Vou reproduzir aqui trechos dos comentários que rabisquei para uma palestra, mais tarde publicados na revista “Carta Capital”. Bernanke procurou explicar à seleta plateia que, em circunstâncias normais, o Federal Reserve executa a política monetária mediante o manejo da taxa de juro de curto prazo. O propósito é afetar a curva de juros formada no mercado e, portanto, elevar os preços dos ativos.

A crise de 2008, no entanto, nasceu das exuberâncias financeiras e produtivas do capitalismo desenfreado, ou seja, entregue a si mesmo.
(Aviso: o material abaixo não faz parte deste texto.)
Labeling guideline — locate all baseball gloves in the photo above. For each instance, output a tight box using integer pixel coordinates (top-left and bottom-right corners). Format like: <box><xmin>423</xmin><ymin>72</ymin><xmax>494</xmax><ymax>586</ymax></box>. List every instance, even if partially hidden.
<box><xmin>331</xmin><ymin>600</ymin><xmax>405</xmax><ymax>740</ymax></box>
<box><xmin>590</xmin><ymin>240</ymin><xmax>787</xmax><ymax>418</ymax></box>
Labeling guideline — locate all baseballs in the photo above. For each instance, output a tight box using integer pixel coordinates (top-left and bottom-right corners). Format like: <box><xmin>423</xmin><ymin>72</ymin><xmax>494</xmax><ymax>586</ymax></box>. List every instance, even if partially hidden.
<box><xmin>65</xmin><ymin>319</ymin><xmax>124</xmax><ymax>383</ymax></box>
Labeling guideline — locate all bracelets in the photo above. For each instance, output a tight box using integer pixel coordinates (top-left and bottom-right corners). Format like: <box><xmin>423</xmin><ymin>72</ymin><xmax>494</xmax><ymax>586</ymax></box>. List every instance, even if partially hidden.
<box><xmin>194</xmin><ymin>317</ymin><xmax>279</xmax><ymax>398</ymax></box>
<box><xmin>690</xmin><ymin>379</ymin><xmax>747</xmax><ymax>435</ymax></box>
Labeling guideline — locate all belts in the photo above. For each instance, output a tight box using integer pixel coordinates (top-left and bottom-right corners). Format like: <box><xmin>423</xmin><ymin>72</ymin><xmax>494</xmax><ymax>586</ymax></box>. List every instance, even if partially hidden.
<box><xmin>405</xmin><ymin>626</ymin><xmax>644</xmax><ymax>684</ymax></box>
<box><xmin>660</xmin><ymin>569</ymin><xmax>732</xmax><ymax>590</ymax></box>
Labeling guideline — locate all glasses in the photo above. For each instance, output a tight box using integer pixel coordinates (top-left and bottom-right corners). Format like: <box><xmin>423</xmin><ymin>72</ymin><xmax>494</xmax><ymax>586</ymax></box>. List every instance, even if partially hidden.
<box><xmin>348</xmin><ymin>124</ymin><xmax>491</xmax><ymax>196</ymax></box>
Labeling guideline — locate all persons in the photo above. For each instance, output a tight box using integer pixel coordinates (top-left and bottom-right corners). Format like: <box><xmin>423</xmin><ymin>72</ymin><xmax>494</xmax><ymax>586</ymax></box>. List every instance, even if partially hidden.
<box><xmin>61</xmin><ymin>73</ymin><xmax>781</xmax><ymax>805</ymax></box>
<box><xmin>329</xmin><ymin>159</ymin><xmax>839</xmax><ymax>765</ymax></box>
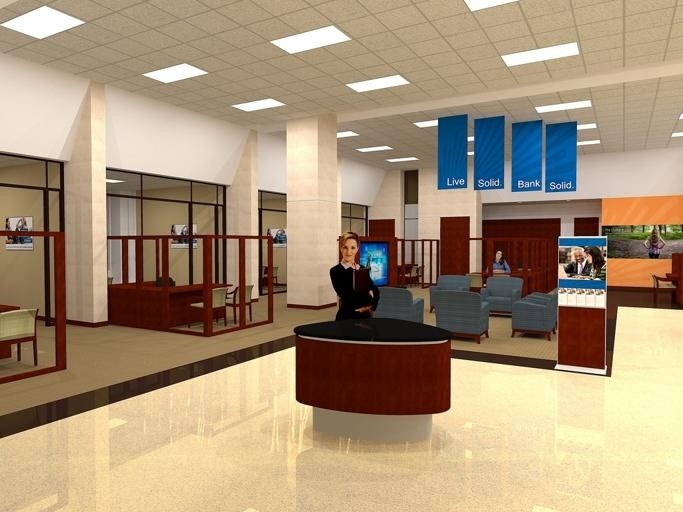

O superendividamento das famílias foi fomentado pelo elástico crescimento da dívida intrafinanceira e acompanhado da geração de capacidade produtiva excedente nas áreas dinâmicas do planeta. Ainda que nos países centrais a taxa de investimento tenha sido modesta, foi mais do que compensada pela vigorosa expansão da formação de capital fixo nas economias emergentes asiáticas.

A fecundação entre os três movimentos – endividamento das famílias, alavancagem financeira e construção acelerada de capacidade nos emergentes está nas entrelinhas da fala de Bernanke quando ele justifica os quantitative easings 1, 2, e 3. Na ressaca dos excessos, observadores atentos da cena econômica concluíram que não se tratava de uma crise de liquidez senão de insolvência de famílias e bancos, seguida do inevitável mergulho do consumo e do investimento.

Na crise de 2008, ocorreu um colapso “keynesiano” das convenções que comandavam as avaliações dos proprietários e administradores da riqueza. A reversão das expectativas outrora exuberantes derrubou os preços dos ativos reais e financeiros. Os métodos habituais que permitem avaliar a relação risco/rendimento dos ativos sucumbiram diante da obscuridade total que paralisou os mercados de dívida e de direitos de propriedade, bloqueando os novos fluxos de gasto.

Na posteridade do colapso, a tentativa de redução do endividamento e dos gastos de empresas e famílias em busca da liquidez e do reequilíbrio patrimonial – uma decisão “racional” do ponto de vista microeconômico – tornou-se danosa para o conjunto da economia, pois levou à ulterior deterioração dos balanços, aí incluída a relação dívida/PIB dos governos empenhados em impedir a depressão.

Em tais circunstâncias, diz Bernanke, não há outra solução senão abrir o balanço do Banco Central para impedir a ruptura das relações débito-crédito. A compra pelo Fed de securities de emissão publica e privada cumpriu seu papel ao manter baixas as taxas de juro.

O propósito do QE é recuperar os preços dos ativos, particularmente dos imóveis residenciais, uma tentativa de reanimar o consumo mediante um “efeito-riqueza” em tempos de penúria. Desgraçadamente, os esforços da política monetária foram contidos pelos consumidores empenhados em reduzir as dívidas e pelas famílias assustadas com as perspectivas do mercado de trabalho.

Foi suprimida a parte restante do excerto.